Independentistas querem novo referendo até final de 2023, Boris Johnson diz que nova consulta sobre independência da Escócia só na década de 2050. Adivinha-se um embate entre Edimburgo e Londres.

Quando os escoceses foram às urnas na quinta-feira, no boletim de voto não estava a opção de votar a favor ou contra a independência da Escócia do Reino Unido. No entanto, ninguém tem dúvidas de que a possibilidade de um novo referendo foi a questão central destas legislativas escocesas, cujos primeiros resultados começaram a ser divulgados esta sexta-feira, sendo que os resultados finais, que permitem tirar conclusões ou pelo menos pistas sobre o futuro da relação entre Londres e Edimburgo, só vão mesmo ser conhecidos ao final do dia de sábado ou até no domingo.

Nestas eleições, está em jogo muito mais do que a eleição do próximo governo escocês ou dos 129 deputados do parlamento regional (o Holyrood). Se os independentistas conseguirem o bom resultado que anteciparam durante a campanha eleitoral, isto é, uma maioria de pelo menos 65 lugares, prometem convocar um referendo sobre a independência da Escócia até final de 2023, antevendo-se um embate com o governo de Boris Johnson, intransigente nesta matéria.

Que o Partido Nacional Escocês (SNP, na sigla em inglês) seria o partido mais votado nas legislativas desta quinta-feira, não existiam grandes dúvidas, com as sondagens a preverem uma vitória confortável.
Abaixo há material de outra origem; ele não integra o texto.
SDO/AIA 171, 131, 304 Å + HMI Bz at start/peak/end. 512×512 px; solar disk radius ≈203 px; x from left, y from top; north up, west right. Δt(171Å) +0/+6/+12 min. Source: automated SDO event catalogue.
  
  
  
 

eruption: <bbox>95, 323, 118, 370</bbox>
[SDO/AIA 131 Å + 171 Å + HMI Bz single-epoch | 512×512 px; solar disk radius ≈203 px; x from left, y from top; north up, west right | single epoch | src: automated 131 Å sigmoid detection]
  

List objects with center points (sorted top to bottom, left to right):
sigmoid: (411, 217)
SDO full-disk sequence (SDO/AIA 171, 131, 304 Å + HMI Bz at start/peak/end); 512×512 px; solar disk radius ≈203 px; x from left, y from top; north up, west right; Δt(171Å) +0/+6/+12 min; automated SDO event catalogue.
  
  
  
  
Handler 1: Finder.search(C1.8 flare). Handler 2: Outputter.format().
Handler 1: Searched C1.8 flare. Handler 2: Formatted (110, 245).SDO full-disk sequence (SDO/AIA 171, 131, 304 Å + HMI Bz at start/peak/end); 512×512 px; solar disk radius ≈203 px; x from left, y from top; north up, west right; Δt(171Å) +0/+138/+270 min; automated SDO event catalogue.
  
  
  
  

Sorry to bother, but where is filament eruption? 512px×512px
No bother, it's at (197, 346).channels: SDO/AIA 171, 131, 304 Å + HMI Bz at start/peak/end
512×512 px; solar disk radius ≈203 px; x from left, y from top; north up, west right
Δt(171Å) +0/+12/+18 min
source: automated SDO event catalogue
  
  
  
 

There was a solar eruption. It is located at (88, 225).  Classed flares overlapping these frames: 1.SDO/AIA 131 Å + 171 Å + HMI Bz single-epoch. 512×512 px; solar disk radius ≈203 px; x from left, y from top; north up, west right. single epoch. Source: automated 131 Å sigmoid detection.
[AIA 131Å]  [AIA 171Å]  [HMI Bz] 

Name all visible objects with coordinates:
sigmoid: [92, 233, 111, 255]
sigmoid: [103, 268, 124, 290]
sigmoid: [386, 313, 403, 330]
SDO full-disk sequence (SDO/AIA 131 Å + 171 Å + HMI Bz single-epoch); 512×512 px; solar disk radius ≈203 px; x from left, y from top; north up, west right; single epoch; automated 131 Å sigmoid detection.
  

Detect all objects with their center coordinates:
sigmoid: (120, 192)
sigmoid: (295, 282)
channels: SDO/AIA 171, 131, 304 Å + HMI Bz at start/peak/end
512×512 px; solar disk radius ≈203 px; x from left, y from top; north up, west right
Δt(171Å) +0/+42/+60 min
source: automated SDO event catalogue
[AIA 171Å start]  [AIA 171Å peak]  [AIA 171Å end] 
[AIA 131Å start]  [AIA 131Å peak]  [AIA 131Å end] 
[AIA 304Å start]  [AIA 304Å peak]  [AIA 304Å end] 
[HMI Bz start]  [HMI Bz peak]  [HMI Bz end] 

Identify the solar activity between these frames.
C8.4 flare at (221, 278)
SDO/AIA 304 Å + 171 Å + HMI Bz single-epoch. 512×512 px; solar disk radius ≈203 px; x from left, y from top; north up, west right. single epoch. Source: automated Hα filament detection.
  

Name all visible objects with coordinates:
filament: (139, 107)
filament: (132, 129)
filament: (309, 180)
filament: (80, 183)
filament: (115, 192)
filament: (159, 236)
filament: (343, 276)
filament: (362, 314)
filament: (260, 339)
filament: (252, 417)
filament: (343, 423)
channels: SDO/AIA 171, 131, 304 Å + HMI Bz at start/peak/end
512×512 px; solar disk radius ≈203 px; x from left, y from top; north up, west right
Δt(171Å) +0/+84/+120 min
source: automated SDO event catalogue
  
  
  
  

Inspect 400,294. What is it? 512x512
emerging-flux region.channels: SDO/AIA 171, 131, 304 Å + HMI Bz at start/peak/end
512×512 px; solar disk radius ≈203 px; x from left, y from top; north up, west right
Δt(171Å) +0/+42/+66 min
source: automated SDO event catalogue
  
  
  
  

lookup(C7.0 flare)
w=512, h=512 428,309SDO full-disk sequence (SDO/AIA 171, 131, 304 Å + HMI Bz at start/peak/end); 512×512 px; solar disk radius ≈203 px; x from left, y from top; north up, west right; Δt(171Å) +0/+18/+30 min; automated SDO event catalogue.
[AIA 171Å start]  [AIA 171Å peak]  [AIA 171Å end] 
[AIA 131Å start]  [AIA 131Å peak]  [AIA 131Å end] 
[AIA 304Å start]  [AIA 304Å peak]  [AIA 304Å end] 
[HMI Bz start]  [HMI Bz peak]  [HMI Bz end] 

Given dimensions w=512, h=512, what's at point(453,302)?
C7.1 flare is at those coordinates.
Conforme nota Sarah Smith, editora da BBC na Escócia, “a questão é saber qual o tamanho da maioria que [Nicola Sturgeon] vai ter”, sendo que a força dos independentistas é fundamental para perceber até que ponto a primeira-ministra escocesa, Nicola Sturgeon, conseguirá pressionar Boris Johnson a ceder na realização de um novo referendo sobre a independência da Escócia — o último realizou-se em 2014, tendo 55% votado contra o fim da união que dura há 314 anos.

No referendo de 2014, 55% dos escoceses votaram contra a independência da Escócia. Em 2016, 62% rejeitou o Brexit, defendendo que o Reino Unido não deveria sair da União Europeia

Devido às medidas sanitárias impostas por causa da Covid-19, o processo de contagem dos votos está a ser mais lento do que o habitual. Até ao final da tarde desta sexta-feira, a prudência e o entusiasmo balançavam entre si nas hostes do SNP, que conseguiu manter a vitória nos círculos eleitorais que lhe são favoráveis, mas Sturgeon preferiu baixar as expectativas, admitindo que a maioria está no “fio da navalha”. A disputa promete ser renhida até à contagem do último voto.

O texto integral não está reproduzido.